All flags but those two described above had a design which I never saw anywhere else but on that photo: long triangular flags, charged with a white Celtic cross on the field which was either plain red or plain black. Both flags were shown on the photo in approximately equal numbers. Their width seemed to be rather smaller than that of two previously described ones.

National Front does not use Celtic cross as the symbol and does not officially regard itself as a Nazist/Fascist party, so the flags were probably not brought by its members, or at least, not with the official approval of the party.

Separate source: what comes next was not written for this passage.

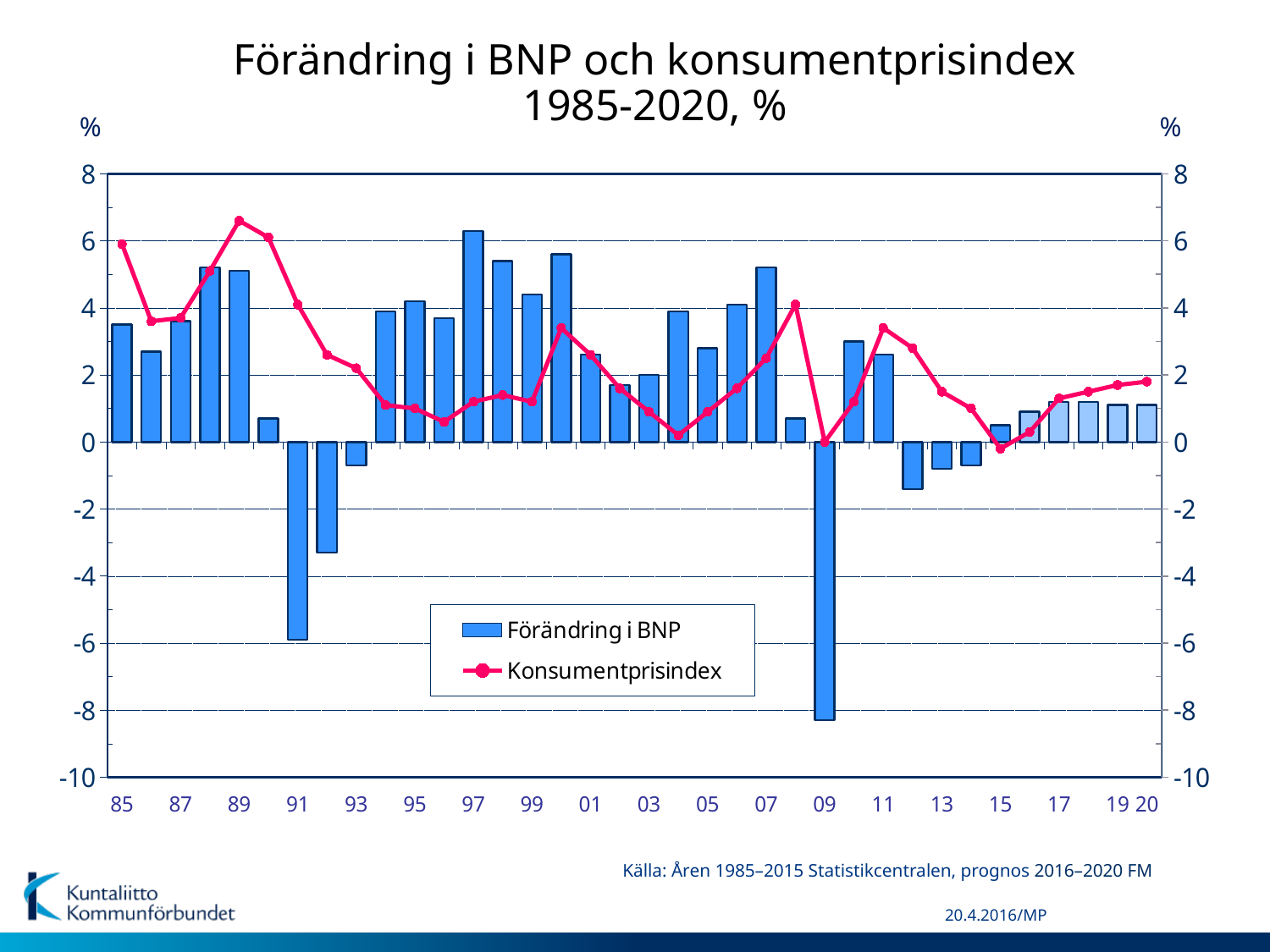
Is the Förändring i BNP value for 09 greater or less than -8? less In 08, which is larger: Förändring i BNP or Konsumentprisindex? Konsumentprisindex Does the Konsumentprisindex line rise or fall from 89 to 96? fall What are the two series named in the legend? Förändring i BNP and Konsumentprisindex What kind of chart is shown on the slide? A combined bar and line chart In 97, which is larger: Förändring i BNP or Konsumentprisindex? Förändring i BNP How many series does the legend list? 2 Is the Förändring i BNP value for 91 greater or less than -4? less In which year does the Konsumentprisindex line reach its highest point? 89 In which year is the Förändring i BNP bar highest? 97 In which year is the Förändring i BNP bar lowest? 09 Is the Konsumentprisindex value for 89 greater or less than 6? greater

Tomislav Todorović & Mladen Mijatov, 22 April 2006

[Ultra-rightist flag]

Ultra-rightist flag - Image by Tomislav Todorović & Mladen Mijatov, 24 November 2007

A French tricolour with a large blue Celtic cross on white field was carried by two men, who have spread it between them, on a photo which was published in a Serbian fortnightly magazine named 8 in September 1991. (I cannot remember precise date and number of the issue; the magazine ceased to exist by the middle of 1992, and my later attempts to find a copy of that issue were unsuccessful so far.) On another photo on the same page, some people were shown as waving with small paper flags charged with the tricolour flame emblem of National Front on white field. The intention was obvious to attribute the tricolour flag with the Celtic cross to the National Front as well, but there was no evidence from the photos even that they were both shot at the same place and time, so it remained unclear if the flag with the Celtic cross was indeed brought to a rally of the National Front. If it was, it must have been done without the consent of the organizers of the rally, as the National Front does not use neo-Nazi flags and symbols.